Paradoxalmente, a pessoa que recusa documentação porque “confia muito” no outro talvez esteja colocando justamente a relação que diz valorizar numa posição perigosa.

Memórias divergem.

Circunstâncias mudam.

Herdeiros aparecem.

O que parecia óbvio oralmente fica menos óbvio cinco anos depois.

Estrutura substitui memória.

Talvez seja uma das razões pelas quais famílias que pretendem manter patrimônio por gerações precisam institucionalizar decisões. O fundador pode conhecer cada empresário que recebeu dinheiro. Os filhos talvez não. O fundador pode lembrar por que uma garantia foi aceita. A geração seguinte verá apenas documentos.

Quanto maior o horizonte, maior a importância de tornar decisões legíveis para pessoas que ainda não estavam na sala.

Isso me faz compreender family office de maneira um pouco diferente.

Talvez sua função não seja apenas administrar ativos.

É administrar memória econômica.

Por que compramos?

Por que financiamos?

Qual era a tese?

Que risco aceitamos?

Qual era a saída?

Quem participou?

Que relação originou a oportunidade?

O que aprendemos depois?

Sem registro, cada geração reinicia a inteligência do zero.

E fortuna sem memória institucional depende de indivíduos excepcionais para sempre.

É uma estrutura frágil.

Nenhuma família deveria assumir que todos os descendentes possuirão o julgamento do fundador.

Seria uma aposta excessivamente otimista em genética.

Talvez instituição seja justamente a tentativa de tornar o patrimônio menos dependente de um único cérebro.

Processo não elimina estupidez.

Mas aumenta a quantidade de estupidez necessária para produzir um desastre.

Isso já é alguma coisa.

Essa visão também me faz pensar na função que um loan broker realmente deveria exercer.

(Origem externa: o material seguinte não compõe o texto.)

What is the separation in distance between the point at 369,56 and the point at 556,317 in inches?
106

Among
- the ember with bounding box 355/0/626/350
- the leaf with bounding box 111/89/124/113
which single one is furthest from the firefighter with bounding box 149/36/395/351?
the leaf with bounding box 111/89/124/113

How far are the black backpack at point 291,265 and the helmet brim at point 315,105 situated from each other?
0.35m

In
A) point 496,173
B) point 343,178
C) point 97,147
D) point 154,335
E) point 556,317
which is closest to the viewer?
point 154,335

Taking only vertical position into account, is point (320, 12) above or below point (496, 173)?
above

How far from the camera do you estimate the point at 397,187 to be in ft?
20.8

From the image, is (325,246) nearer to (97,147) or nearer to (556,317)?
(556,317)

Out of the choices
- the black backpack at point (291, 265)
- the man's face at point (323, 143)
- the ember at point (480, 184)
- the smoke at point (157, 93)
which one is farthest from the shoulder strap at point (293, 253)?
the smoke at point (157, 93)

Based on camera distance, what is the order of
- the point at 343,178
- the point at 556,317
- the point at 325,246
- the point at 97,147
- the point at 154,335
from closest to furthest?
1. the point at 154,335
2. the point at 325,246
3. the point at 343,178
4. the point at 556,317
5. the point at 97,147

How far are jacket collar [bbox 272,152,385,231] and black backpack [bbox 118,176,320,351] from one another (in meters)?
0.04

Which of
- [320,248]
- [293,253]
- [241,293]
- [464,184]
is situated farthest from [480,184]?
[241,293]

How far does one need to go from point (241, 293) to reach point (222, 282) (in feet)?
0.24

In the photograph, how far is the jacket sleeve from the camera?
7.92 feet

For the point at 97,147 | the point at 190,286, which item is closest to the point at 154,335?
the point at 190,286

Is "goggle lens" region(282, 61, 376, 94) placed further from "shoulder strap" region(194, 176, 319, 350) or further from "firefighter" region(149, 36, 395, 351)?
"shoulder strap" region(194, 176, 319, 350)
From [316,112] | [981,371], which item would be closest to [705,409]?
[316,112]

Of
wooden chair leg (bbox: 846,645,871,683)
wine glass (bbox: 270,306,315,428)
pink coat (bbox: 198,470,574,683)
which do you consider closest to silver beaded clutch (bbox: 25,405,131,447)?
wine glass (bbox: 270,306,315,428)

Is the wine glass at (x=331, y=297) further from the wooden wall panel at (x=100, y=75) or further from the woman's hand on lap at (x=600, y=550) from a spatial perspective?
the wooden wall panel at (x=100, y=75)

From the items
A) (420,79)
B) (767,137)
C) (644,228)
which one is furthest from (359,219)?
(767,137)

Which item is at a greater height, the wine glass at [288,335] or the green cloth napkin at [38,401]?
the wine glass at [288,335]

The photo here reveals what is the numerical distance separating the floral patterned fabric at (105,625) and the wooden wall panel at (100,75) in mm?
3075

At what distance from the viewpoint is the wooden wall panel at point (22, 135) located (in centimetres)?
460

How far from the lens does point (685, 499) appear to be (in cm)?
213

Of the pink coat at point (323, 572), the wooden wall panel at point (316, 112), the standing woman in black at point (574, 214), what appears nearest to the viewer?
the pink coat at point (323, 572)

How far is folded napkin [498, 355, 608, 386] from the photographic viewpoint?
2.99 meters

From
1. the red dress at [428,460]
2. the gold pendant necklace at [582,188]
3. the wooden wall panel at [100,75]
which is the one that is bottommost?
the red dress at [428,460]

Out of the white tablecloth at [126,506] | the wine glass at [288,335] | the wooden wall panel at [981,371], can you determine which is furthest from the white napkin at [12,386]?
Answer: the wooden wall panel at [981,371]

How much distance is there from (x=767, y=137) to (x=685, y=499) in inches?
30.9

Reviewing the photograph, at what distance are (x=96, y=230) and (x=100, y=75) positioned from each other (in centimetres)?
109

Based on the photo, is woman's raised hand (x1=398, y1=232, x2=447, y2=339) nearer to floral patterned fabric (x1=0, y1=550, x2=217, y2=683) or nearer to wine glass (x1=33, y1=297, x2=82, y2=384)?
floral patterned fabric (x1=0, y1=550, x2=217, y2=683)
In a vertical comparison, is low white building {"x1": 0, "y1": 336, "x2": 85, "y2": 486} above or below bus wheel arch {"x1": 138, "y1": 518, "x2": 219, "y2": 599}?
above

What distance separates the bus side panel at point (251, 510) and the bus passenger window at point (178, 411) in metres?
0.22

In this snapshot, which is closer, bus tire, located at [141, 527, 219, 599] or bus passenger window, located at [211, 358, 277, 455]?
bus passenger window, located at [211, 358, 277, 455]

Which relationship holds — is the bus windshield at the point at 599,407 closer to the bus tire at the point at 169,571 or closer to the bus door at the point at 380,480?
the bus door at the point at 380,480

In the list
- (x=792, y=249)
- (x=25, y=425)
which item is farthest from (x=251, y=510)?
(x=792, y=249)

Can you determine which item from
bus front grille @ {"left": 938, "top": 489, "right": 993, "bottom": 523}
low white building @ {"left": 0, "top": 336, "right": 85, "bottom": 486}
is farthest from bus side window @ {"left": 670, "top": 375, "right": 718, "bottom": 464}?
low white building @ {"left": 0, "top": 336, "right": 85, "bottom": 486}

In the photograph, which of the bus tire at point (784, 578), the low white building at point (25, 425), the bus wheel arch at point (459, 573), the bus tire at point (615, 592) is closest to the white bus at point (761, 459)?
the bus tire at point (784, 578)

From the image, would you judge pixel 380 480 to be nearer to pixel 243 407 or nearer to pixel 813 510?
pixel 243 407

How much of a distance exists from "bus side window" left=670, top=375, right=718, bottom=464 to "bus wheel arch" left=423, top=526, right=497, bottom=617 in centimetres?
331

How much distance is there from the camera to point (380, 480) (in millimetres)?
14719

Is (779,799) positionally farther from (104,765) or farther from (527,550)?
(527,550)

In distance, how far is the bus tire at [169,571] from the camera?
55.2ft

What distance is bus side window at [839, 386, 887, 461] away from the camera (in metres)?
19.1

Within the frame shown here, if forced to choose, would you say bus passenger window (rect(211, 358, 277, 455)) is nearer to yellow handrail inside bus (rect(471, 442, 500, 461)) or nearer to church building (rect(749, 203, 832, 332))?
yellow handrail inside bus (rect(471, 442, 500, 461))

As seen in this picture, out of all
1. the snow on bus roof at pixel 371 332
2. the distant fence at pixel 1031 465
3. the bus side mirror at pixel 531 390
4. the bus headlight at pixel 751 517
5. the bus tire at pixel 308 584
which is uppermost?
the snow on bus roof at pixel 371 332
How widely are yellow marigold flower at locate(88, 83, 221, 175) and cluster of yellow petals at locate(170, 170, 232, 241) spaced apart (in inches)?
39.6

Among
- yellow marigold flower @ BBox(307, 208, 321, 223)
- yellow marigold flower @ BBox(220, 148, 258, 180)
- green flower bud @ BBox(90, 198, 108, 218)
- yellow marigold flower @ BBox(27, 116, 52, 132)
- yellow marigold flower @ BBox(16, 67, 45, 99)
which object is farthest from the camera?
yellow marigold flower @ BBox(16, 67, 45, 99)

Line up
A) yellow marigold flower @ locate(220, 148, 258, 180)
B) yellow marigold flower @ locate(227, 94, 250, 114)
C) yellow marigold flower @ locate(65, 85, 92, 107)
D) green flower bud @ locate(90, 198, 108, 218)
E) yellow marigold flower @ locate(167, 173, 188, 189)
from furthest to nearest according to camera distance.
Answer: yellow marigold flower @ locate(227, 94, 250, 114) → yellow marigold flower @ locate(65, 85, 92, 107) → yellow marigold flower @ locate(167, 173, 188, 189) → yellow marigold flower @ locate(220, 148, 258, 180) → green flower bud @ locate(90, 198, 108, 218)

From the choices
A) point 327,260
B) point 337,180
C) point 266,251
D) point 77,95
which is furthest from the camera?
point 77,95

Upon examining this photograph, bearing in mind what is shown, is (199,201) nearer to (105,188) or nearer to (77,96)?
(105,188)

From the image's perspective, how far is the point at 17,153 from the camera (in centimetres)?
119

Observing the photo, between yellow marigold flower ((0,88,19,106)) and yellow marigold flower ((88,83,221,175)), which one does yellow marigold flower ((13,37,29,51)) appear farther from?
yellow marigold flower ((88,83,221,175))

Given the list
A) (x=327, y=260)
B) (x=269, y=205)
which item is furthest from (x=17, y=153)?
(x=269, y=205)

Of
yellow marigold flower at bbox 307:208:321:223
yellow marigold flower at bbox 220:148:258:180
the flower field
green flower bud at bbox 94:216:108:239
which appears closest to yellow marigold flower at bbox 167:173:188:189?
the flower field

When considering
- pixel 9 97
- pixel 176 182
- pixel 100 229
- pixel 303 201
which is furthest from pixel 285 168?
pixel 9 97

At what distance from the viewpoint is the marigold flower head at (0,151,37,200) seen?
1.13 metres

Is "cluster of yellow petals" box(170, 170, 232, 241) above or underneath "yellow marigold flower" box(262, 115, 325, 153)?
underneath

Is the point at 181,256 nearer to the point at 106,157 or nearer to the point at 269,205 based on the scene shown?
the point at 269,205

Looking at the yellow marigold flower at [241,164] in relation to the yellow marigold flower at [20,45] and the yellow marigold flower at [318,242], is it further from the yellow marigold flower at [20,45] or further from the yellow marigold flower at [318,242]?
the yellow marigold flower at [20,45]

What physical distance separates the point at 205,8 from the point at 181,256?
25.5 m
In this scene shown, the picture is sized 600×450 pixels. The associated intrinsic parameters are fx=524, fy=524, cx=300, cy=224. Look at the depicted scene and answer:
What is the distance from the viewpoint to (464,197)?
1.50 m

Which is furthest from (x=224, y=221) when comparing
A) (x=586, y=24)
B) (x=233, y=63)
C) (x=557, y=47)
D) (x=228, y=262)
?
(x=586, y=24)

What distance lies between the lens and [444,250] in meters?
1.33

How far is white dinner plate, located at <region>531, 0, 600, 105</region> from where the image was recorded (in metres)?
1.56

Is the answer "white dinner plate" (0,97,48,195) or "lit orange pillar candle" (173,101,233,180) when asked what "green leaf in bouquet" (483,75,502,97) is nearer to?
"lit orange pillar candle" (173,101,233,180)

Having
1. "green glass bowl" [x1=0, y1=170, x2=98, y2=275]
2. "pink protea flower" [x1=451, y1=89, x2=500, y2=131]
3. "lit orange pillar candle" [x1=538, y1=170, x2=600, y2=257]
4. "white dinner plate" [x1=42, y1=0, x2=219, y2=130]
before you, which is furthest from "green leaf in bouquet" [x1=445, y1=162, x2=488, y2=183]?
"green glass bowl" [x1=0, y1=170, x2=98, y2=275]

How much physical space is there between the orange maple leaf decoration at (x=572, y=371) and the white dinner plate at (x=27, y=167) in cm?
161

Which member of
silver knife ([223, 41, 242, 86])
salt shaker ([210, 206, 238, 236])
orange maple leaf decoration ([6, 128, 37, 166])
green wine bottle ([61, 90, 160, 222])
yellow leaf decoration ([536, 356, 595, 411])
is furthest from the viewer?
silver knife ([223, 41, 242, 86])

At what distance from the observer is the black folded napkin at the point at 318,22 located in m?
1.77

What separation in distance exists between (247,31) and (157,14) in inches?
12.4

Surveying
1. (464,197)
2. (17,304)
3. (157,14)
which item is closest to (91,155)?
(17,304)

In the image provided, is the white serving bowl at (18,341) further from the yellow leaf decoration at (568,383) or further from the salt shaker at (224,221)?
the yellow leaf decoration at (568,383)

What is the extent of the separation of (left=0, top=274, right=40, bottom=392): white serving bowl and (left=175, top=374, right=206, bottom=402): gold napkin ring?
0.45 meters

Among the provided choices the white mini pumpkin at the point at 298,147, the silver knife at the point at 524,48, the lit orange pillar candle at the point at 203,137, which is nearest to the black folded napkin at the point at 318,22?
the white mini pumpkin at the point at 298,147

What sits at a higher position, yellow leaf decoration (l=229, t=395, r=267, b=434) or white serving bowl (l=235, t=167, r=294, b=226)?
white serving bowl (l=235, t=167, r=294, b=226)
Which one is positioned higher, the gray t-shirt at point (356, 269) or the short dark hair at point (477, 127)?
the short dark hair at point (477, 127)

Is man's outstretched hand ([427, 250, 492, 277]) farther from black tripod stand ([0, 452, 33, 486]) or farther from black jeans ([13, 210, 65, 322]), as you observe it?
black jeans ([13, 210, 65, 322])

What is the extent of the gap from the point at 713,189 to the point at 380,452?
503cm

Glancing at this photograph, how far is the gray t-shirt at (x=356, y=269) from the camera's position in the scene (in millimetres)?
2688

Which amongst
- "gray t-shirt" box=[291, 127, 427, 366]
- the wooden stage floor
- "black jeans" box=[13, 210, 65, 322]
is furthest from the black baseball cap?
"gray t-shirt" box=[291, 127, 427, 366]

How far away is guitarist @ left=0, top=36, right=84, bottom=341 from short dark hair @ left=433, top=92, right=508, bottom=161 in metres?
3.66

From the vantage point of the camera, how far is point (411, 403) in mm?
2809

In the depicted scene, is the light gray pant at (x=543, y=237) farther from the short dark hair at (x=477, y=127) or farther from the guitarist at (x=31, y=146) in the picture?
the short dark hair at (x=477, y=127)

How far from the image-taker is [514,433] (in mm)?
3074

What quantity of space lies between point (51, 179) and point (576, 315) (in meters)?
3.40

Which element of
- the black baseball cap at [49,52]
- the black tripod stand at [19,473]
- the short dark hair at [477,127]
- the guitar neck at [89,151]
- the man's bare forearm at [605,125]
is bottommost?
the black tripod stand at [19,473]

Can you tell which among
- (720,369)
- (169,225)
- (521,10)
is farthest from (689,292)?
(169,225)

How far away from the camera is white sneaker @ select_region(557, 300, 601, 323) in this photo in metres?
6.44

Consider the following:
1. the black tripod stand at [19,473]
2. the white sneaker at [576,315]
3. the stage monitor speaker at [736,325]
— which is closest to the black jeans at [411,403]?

Quanto mais observo esse mercado, menos interessante me parece ser apenas o homem que possui telefones de bancos.

Telefone não é ativo duradouro.

Relacionamento pode ser.

Julgamento ainda mais.

Mas talvez o maior valor esteja na capacidade de melhorar a estrutura antes de mostrar a operação ao mercado.

Um empresário pode pedir R$ 20 milhões porque é o número que gostaria de receber. Um broker competente deveria descobrir quanto ele realmente precisa.

Pode pedir cinco anos quando o fluxo suporta três.

Pode oferecer uma garantia de que determinada instituição não gosta e deixar de mencionar outra que mudaria completamente a discussão.

Pode estar procurando capital no lugar errado.

A função do intermediário não deveria ser encaminhar desejos.

Deveria ser transformar uma necessidade econômica numa operação financiável.

Isso envolve mais do que venda.

Talvez seja uma espécie de engenharia financeira em escala pequena, sem a necessidade de inventar produtos exóticos.

Valor.

Prazo.

Amortização.

Garantia.

Fonte de pagamento.

Covenants.

Possibilidade de pré-pagamento.

Jurisdição.

Senioridade.

Talvez combinar diferentes fontes.

Uma operação de R$ 30 milhões não precisa necessariamente ser uma única dívida de R$ 30 milhões. Pode ser uma parte bancária mais barata, outra privada subordinada e capital próprio. Pode ser um empréstimo com garantia de imóvel combinado com recebíveis. A estrutura altera o custo e o risco.

É aqui que o broker começa a se aproximar do financista.

O primeiro encontra dinheiro.

O segundo organiza capital.

Gosto dessa distinção.

Encontrar dinheiro pode ser resolvido por distribuição.

Organizar capital exige compreender o problema.

Talvez seja essa a carreira que realmente me atraia: estar do lado de quem consegue olhar para o patrimônio inteiro do cliente, não apenas para uma demanda isolada.

Um empresário pode pedir crédito enquanto mantém milhões mal alocados.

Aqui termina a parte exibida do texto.